Соня с трудом помнила, что делала в эти два дня. Что-то стирала, гладила, впихивала затем вещи в родительские чемоданы. Старалась ободряюще улыбаться и ничем не выдать того панического состояния, которое прочно поселилось в ней с того самого вечера, как она вернулась от Гены.

Мало ей было того потрясения, что уготовила ей судьба, так еще родные и любящие мама с папой решили ее покинуть в тот самый момент, когда она больше всего в них нуждалась.

– Мы будем созваниваться, – пообещала мама, с трудом сдерживая слезы, поглаживая подрагивающей рукой дочь по щеке. – Каждый день, благо что современные средства связи это позволяют…

Они исправно звонили. Один раз утром и один раз вечером. Но этого было мало, мало, мало! Этого было абсолютно недостаточно, чтобы Соня находила в их звонках какое-то утешение. Первые дни после их отъезда она еще пыталась держать себя в руках. Исправно ходила на работу. Аккуратно вела хозяйство, которое теперь полностью было на ней. Читала перед сном, как всегда делала это раньше. Но через неделю она поняла, что все – с нее хватит. Она больше не в состоянии лгать самой себе, что ничего не изменилось, что все хорошо и она со всем этим справится.

У нее ровным счетом ничего не выходило. На работе она была чудовищно рассеянна, и Ребрикова уже трижды советовала ей уйти в отпуск. Пироги и омлеты у нее подгорали и не хотели подниматься. А любимые авторы вдруг нагнали на нее такую хандру, что Соня в один из своих одиноких вечеров запустила томиком Пушкина в шкаф. Почему в шкаф? А бог его знает! Может, случайно. А может, потому, что злосчастная коробка, напичканная наркотиками, все еще находилась там, в шкафу. Странное дело, но после отъезда родителей Соня ни разу туда не заглянула. А, собственно, зачем? Она и так знала, что лежит там. Предположительно знала, кому кладь принадлежала до того момента, как попасть к ней. Так зачем же лазить в нее без толку то и дело? Вопросом, зачем Геннадию понадобилось все это держать у нее, Соня не задавалась. Потому что ответ был очевиден. Гена просто выбрал ее квартиру в качестве камеры хранения. Делая ставку скорее всего на то, что папа Сони Перовой обладает солидным весом в обществе, депутатской неприкосновенностью и кристально чистой репутацией, а значит, ни у кого не хватит ума искать наркотики у него дома.

Иногда, в минуты озарения, Соне вдруг начинало казаться, что все ее домыслы смешны. Эта коробка могла не попасть к ней, если бы не настойчивость водителя. Она могла ее выбросить прямо в подъезде, получив из рук шофера. Могла бы привлечь внимание родителей к тому, что принесла нечто непонятное в дом. Но ничего этого не произошло, и значит… Значит, кто-то был уверен, что будет так, как было. Знал ее достаточно хорошо, чтобы быть уверенным: Соня коробку не выбросит, не покажет родителям и будет держать у себя ровно столько, сколько это кому-то понадобится. Остается лишь одно слабое звено во всем этом – это водитель. Уж он-то точно мог эту поклажу выбросить из машины прямо у дверей склада, но не сделал этого, а посему выходило, что этот немногословный парень… был сообщником Гены или кого-нибудь еще…

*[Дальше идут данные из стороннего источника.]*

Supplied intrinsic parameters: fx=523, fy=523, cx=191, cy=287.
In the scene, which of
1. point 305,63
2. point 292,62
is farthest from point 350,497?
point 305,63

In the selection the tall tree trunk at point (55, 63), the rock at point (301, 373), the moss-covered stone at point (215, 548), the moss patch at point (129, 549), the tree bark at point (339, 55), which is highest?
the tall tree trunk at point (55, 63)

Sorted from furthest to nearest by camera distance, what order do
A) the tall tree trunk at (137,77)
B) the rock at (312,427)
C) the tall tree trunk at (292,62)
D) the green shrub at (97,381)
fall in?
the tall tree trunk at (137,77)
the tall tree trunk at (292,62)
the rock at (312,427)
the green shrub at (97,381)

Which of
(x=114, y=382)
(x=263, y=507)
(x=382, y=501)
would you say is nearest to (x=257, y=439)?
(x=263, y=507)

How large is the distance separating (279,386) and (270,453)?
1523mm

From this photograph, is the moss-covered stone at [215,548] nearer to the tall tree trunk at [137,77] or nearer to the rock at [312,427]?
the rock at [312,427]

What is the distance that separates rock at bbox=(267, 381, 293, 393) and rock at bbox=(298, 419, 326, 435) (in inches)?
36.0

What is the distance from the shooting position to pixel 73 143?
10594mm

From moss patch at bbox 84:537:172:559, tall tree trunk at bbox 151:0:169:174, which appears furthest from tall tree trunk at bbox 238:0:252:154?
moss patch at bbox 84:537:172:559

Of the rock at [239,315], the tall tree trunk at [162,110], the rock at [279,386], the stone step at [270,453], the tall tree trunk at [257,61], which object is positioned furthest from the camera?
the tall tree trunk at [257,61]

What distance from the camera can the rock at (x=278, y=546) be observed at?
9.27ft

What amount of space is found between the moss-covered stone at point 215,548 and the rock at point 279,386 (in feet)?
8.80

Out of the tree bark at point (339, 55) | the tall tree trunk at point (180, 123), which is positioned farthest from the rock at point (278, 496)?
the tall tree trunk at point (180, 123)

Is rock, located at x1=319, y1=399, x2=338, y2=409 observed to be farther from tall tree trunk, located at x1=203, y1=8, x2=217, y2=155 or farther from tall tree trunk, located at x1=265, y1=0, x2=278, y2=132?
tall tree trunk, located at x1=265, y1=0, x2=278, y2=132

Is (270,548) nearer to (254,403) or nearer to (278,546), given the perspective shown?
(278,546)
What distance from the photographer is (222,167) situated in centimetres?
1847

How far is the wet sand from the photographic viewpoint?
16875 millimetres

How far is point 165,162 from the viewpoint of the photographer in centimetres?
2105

Сказать по правде, вся эта замороченная дребедень Соню занимала очень мало. Больше ее беспокоил тот факт, что она осталась совершенно одна. Пробовала созвониться с подругами, но те были настолько поглощены своей жизнью, что ей на какой-то момент даже стало стыдно своих надуманных проблем.

Что она могла сказать им при встрече? Что ее предки уехали далеко и надолго? Так ее засмеют на первых же минутах и сочтут немного «того»… В двадцать-то пять лет остаться одной в упакованной, уютной квартирке, с ежемесячным солидным пособием, которые родители будут высылать из-за «бугра»! Три ха-ха! Об этом можно было только мечтать, а не размазывать сопли по лицу.

Переспала с сослуживцем? Вот и классно! Давно пора было! А то климакс скоро шарахнет, а она еще и с мужиком ни разу не была. Ах, все случилось в прихожей на коврике? Так в этом тоже есть что-то неординарное, скажем, намек на искренность его страсти и все такое…

Или про коробку с наркотиками им рассказать? Нет, тут вообще началось бы бог знает что. Например, одна из подруг – Стелка Усова, известная своей бесшабашностью и авантюризмом, – сразу бы кинулась искать по своим каналам какого-нибудь наркодилера, чтобы поудачнее сбагрить Сонькину находку.

Нет, подругам ее депрессии не развеять. Как раз наоборот, своим житейским прагматизмом они все это еще больше усугубят. Надо выбираться из всего этого самой…

Соня с трудом оторвала взгляд от окна, за которым крохотными ватными комочками сыпал снег, и невидяще уставилась на чистый лист бумаги, который положила перед собой на стол с полчаса назад. Что же она хотела сделать-то?.. Ага, точно! Написать заявление на отпуск. И чем быстрее она это сделает, тем лучше. И пусть только эта неуравновешенная Ребрикова попробует ей помешать! Соня впервые с отъезда родителей приняла какое-то решение и была намерена довести его до конца.

– Вот, подпишите, пожалуйста, – Соня положила на стол начальницы заявление на отпуск.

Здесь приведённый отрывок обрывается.